## Task statement
In the records that follow, find each line containing "white" and copy it.

## Input data
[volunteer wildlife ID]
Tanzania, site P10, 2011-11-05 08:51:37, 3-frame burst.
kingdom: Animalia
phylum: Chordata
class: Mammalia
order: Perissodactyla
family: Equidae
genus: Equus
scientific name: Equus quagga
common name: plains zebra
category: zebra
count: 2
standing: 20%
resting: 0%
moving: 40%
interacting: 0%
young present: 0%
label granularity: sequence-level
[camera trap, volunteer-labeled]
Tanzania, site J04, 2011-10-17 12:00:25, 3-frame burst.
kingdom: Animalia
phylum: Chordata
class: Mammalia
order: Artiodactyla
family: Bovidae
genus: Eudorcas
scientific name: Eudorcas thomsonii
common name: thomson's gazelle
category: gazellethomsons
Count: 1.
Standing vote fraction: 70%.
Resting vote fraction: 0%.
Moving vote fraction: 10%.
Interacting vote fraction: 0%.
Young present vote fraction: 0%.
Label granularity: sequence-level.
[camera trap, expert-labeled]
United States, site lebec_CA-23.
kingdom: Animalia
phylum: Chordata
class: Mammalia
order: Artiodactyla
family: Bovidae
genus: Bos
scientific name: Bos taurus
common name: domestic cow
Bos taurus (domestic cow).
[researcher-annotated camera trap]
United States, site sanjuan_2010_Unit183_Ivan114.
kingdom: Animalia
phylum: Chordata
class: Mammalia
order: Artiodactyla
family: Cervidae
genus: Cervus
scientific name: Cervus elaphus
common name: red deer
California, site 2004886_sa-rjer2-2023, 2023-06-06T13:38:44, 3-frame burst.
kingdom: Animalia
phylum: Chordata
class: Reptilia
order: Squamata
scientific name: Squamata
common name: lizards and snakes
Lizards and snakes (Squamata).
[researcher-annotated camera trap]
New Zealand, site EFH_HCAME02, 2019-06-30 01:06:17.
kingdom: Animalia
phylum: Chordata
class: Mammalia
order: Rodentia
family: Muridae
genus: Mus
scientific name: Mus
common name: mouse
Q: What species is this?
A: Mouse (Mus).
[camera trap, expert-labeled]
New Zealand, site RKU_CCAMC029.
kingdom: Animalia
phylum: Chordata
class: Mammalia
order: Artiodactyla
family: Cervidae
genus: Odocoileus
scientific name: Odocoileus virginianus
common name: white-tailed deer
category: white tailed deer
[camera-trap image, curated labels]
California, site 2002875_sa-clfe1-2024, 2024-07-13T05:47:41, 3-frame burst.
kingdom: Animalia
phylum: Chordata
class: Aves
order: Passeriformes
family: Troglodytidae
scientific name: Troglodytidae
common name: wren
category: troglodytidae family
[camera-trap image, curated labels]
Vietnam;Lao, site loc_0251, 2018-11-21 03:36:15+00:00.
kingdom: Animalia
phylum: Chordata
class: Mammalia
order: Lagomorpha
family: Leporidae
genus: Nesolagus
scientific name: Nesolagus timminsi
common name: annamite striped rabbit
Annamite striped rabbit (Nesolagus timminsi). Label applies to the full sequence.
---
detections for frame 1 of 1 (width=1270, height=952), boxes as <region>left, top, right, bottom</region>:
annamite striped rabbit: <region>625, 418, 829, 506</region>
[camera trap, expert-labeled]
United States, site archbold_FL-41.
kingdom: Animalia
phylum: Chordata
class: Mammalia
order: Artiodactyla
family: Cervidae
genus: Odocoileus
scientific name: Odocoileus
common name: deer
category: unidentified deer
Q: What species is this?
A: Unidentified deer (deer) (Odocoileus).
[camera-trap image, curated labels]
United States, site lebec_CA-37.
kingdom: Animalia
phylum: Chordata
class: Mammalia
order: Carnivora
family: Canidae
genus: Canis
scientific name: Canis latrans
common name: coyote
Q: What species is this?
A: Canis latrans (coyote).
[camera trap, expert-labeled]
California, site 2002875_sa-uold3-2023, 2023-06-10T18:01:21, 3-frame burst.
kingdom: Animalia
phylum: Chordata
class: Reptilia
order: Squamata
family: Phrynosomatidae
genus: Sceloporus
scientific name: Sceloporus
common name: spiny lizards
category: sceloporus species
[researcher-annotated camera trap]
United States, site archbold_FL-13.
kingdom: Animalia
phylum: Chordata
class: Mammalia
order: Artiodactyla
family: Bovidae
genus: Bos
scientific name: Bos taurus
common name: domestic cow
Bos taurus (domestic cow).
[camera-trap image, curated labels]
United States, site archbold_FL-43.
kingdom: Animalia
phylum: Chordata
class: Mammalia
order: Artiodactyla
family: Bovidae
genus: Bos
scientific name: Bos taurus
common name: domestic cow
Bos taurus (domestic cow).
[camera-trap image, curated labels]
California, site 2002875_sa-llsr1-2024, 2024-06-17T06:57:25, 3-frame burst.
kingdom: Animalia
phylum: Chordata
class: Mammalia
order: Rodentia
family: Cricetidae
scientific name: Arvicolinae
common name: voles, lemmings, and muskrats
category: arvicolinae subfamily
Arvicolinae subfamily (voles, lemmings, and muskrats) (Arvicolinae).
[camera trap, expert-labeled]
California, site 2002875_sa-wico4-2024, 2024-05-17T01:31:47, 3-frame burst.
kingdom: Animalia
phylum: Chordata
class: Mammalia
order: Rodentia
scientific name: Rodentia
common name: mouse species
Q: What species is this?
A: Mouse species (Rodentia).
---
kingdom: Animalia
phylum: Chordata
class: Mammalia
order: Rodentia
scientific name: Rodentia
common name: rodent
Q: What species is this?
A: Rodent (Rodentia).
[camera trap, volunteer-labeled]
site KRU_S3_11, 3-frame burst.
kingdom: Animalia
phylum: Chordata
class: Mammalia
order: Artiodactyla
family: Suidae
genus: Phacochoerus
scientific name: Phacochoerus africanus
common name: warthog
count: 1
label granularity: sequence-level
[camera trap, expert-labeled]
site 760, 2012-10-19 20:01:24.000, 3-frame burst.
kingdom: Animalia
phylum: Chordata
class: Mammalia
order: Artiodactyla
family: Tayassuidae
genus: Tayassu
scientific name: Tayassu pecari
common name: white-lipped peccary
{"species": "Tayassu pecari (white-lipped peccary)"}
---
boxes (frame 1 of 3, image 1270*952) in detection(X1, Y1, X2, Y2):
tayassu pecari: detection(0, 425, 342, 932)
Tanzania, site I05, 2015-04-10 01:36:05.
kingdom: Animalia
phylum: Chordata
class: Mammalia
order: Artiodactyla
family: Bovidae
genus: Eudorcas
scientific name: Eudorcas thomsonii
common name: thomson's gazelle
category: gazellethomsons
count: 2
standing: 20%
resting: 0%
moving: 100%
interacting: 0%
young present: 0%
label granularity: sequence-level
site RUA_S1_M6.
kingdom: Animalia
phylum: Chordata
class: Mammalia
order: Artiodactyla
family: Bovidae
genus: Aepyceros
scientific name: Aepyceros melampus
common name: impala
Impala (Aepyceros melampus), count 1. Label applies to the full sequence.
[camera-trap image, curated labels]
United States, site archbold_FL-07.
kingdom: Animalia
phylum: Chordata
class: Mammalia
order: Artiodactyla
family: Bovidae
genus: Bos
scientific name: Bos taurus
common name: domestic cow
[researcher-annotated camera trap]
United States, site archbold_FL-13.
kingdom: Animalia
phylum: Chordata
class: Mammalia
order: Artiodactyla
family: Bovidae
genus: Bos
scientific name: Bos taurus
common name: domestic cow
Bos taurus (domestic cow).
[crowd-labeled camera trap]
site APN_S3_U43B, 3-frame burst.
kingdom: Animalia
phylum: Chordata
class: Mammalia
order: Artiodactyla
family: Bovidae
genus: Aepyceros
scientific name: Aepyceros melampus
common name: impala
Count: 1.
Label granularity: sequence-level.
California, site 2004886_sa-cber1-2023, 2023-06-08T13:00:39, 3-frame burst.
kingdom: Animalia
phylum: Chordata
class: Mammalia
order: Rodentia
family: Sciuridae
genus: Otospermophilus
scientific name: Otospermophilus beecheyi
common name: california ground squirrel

## Answer section
common name: white-tailed deer
category: white tailed deer
common name: white-lipped peccary
{"species": "Tayassu pecari (white-lipped peccary)"}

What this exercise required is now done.